When exhibitors arrived on Feb. 9 to check in and set up, many were surprised — and delighted — to be told to arrive 15 minutes before the doors to the Marketplace opened the next day to receive a blessing.

Vendors at the APCE Marketplace are welcomed and blessed. (Photo by Bette Case)

It was the first time in APCE’s history that there was an official welcome for the vendors, which was attended by APCE’s outgoing president, the Rev. Dr. Susan Sharp Campbell, and a time set aside for prayer. After the blessing, each vendor received a “swag bag” with Chicago knick-knacks accompanied by a thank-you note signed by each member of the Annual Events Team.

“We received immediate feedback that we were on the right track,” said Green-Ross. “Because of COVID, some vendors really had to go to bat to be here. They wanted to be here.”

Vendors such as the Presbyterian Publishing Corporation (PPC), which has sponsored the bookstore at the APCE annual event for many years, had to make their own adjustments and accommodations due to the pandemic.

“The PPC staff really worked hard to bring a bookstore here despite shipping complications,” said Cosby. “Because they couldn’t bring copies with them for people to buy and take home, they offered to ship all purchases to their homes for free. An unexpected advantage of this was that there was more room in the shipping containers for them to bring more titles. I was pleasantly surprised when I saw the variety.”

Cosby added that because circumstances were constantly changing in the weeks leading up to the annual event, close and frequent contact with vendors was paramount.

An APCE Marketplace book signing featured the Rev. Dr. Jacqui Lewis. (Photo by Christina Cosby)

“Throughout the planning process, we were pivoting and pivoting,” she said. “Beyond the connection we’re building here in person, one of our main emphases was keeping vendors connected as changes occurred along the way. We had a lot of positive feedback on the many emails and texts that we sent. Having the blessing after we got here was a nice moment to celebrate the connection we had created and to look forward to the future.”

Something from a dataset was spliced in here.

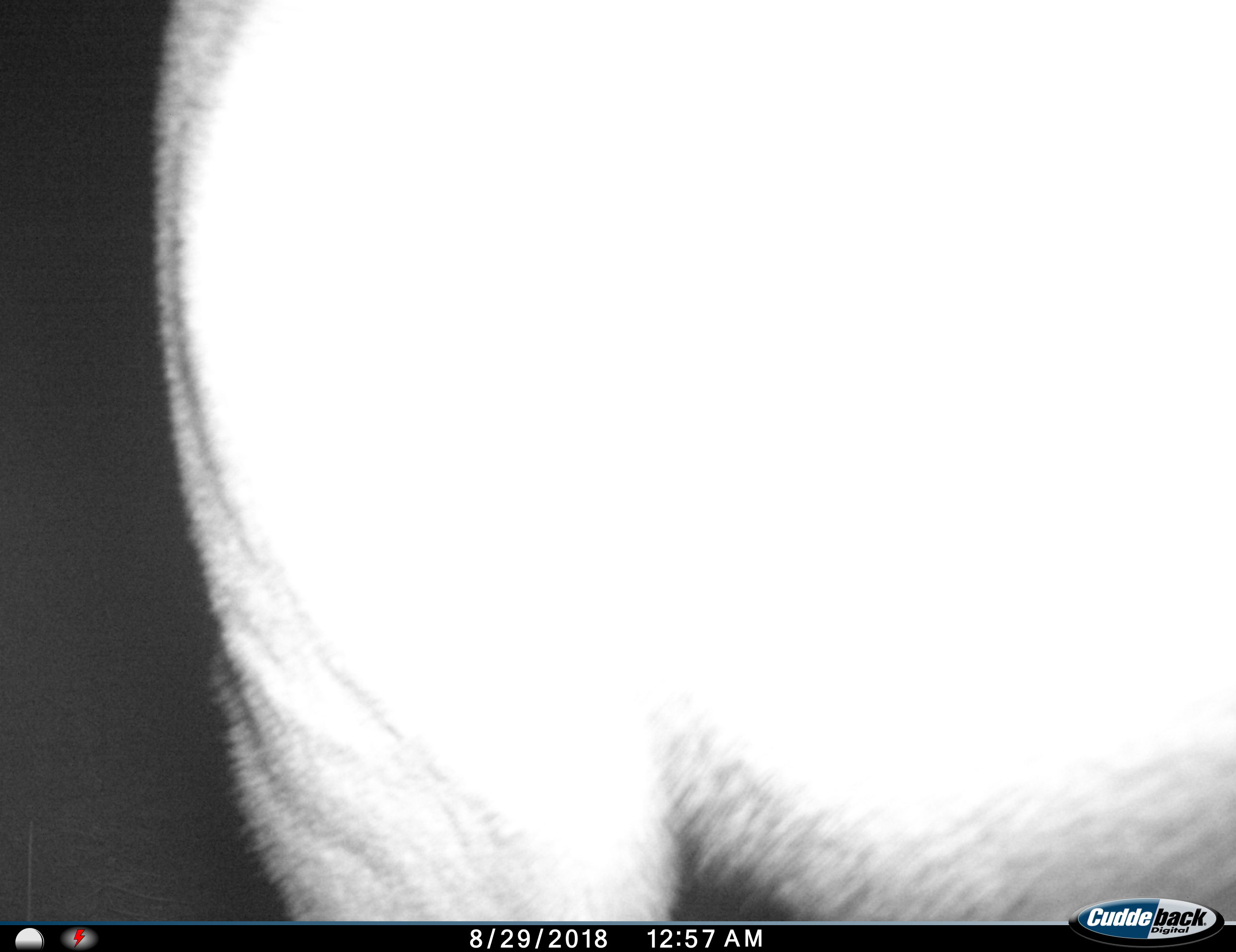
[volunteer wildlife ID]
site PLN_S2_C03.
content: unidentified animal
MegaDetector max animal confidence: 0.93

In yet another pastoral touch, Cosby and Green-Ross arranged for cardmaking stations in the Marketplace to thank first responders and hotel staff.

“Because we’re the people who have served others at church and have kept it all going, the hotel staff and first responders are ministering to us and giving us a sabbath,” Green-Ross said. “There’s a level of empathy that educators can have with essential workers.”

From the blessing to the book signing to a game of bingo, in which attendees had vendors sign their cards for a chance to win prizes, the Marketplace itself was a win from start to finish.

“APCE is more relevant now than ever,” said Green-Ross. “In a time when we’re set apart and separate, it’s by those connections — in a visceral way — that we know and are known.”